The Harvard Classics Shelf of Fiction. 1917.

Book IV

Chapter I

LAERTES was standing at the window in a thoughtful mood resting on his arm, and looking out into the fields. Philina came gliding towards him, across the large hall; she leant upon him, and began to mock him for his serious looks.

“Do not laugh,” replied he; “it is frightful to think how Time goes on, how all things change and have an end. See here! A little while ago there was a stately camp: how pleasantly the tents looked; what restless life and motion was within them; how carefully they watched the whole enclosure! And behold, it is all vanished in a day! For a short while, that trampled straw, those holes which the cooks have dug, will show a trace of what was here; and soon the whole will be ploughed and reaped as formerly, and the presence of so many thousand gallant fellows in this quarter will but glimmer in the memories of one or two old men.”

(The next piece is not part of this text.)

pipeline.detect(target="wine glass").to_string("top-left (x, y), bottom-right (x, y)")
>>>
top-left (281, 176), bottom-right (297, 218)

Philina began to sing, and dragged forth her friend to dance with her in the hall. “Since Time is not a person we can overtake when he is past,” cried she, “let us honour him with mirth and cheerfulness of heart while he is passing.”

They had scarcely made a step or two, when Frau Melina came walking through the hall. Philina was wicked enough to invite her to join them in the dance, and thus to bring her in mind of the shape to which her pregnancy had reduced her.

“That I might never more see a woman in an interesting situation!” said Philina, when her back was turned.

“Yet she feels an interest in it,” said Laertes.

“But she manages so shockingly. Didst thou notice that wabbling fold of her shortened petticoat, which always travels out before her when she moves? She has not the smallest knack or skill to trim herself a little, and conceal her state.”

“Let her be,” said Laertes; “time will soon come to her aid.”

“It were prettier, however,” cried Philina, “if we could shake children from the trees.”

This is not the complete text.